Пришлось понемногу распродавать вещи, но они, к несчастью, прежней ценности в новой жизни уже не имели. Редкие книги, гобелены, персидские миниатюры – кому нужны они в эпоху будёновок и красных косынок?


Фёдор Осипович Шехтель с женой Наталией Тимофеевной, дочерью Верой и внучкой Мариной. Фото из семейного архива К.С. Лазаревой-Станищевой, 1926 г.


Сбывать на барахолке картины Врубеля, Маковского, Коровина, Левитана – преступно, не говоря уж о том, что глупо. Эту часть своей коллекции Фёдор Осипович передал в музеи безвозмездно; всё, чем смогла ответить ему советская власть, – назначить пенсию в размере 75 рублей.

Недаром говорилось на Руси: пришла беда – отворяй ворота. Фёдора Осиповича начали беспокоить боли в желудке. Сначала думали, что вследствие плохого питания, оказалось – рак. Болезнь прогрессировала, вскоре потребовался морфий. Быть может, больной предпочёл бы цианистый калий, но это не имело значения, денег всё равно не было ни на что.

Он умер 26 июня 1926 года.

Вот одно из предсмертных писем, оно адресовано Ивану Сытину.

«Глубокоуважаемый и дорогой Иван Дмитриевич!

С октября месяца по настоящее время я не покидаю постели… я молю Бога прикончить эту каторгу, – но доктора хлопочут зачем-то продлить это мучение.

Я ничего не могу есть, ослаб до того, что не могу сидеть – лежать еще хуже, у меня остались одни кости и пролежни, очевидно, я должен умереть голодной смертью…

У меня нет средств даже на лекарство, я состою на социальном обеспечении и получаю по ходатайству Наркома А.В. Луначарского высшую персональную пенсию – 75 рублей в месяц, мне 67 лет, жене столько же, дочь Екатерина Фёдоровна инвалид труда. на последние крохи я ей купил „Ундервуд“, но, как Вы, кажется, знаете, работы нигде нельзя достать. Жена не отходит от меня, и вот на эти 75 рублей я должен кормить четверых, платить за квартиру 2 червонца (газ, электричество и т. д.). Вы знаете, как я люблю работать, но нигде не могу заполучить таковую, и никто ничего не покупает; между тем я окружён несметными, по-моему, богатствами: моя коллекция картин, персидских миниатюр, библиотека – бесценны; около десяти инкунабул начала XV столетия, которые оценивают в сотни тысяч, никто не покупает. Все мои картины должны быть в музеях, офорты. оригинальная бронза, удивительная скульптура Конёнкова, Сомова, Полайоло, бюст Льва Толстого Н.А. Андреева, фарфор саксонский, Попова, вазы этрусские, Танагары Помпеи, керченских раскопок, венецианское зеркало (которое с пошлиной обошлось 1000 рублей, дают 15 руб.).
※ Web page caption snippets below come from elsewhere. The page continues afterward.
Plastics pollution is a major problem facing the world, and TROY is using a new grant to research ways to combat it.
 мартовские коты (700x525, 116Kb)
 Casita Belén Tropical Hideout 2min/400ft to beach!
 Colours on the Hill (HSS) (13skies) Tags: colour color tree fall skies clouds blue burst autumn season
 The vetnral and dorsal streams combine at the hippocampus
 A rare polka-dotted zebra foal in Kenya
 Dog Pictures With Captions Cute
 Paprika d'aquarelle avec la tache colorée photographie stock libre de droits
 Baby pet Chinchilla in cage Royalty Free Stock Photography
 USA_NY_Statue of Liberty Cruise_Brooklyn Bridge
Гобелен фламандский XVI столетия 5x4 ар., цена ему 3–4 тысячи – дают 200 рублей».

Покончив с перечислением произведений, умирающий пишет:

«Моя жена стара и немощна, дочь больна. и чем они будут существовать – я не знаю, нищенствовать при таких ценностях – это более чем недопустимо. Передайте все это в музеи, в рассрочку даже, но только чтобы они кормили жену, дочь и сына Льва Федоровича. <…>

Я строил всем: Морозовым, Рябушинским, фон Дервизам – и остался нищим. – Глупо, но я чист».

Эпилог

Семейный участок на Ваганькове приютил почти всех: и самого Шехтеля, и пережившую мужа на двенадцать лет Наталию Тимофеевну, обеих дочерей, сына и внучку, и даже зятя. Вот только младший сын не пожелал быть частью семейства Шехтель. Лев отказался от фамилии отца, потому что невозможно быть футуристом по фамилии Шехтель, ведь Шехтель – это модерн, и никак иначе.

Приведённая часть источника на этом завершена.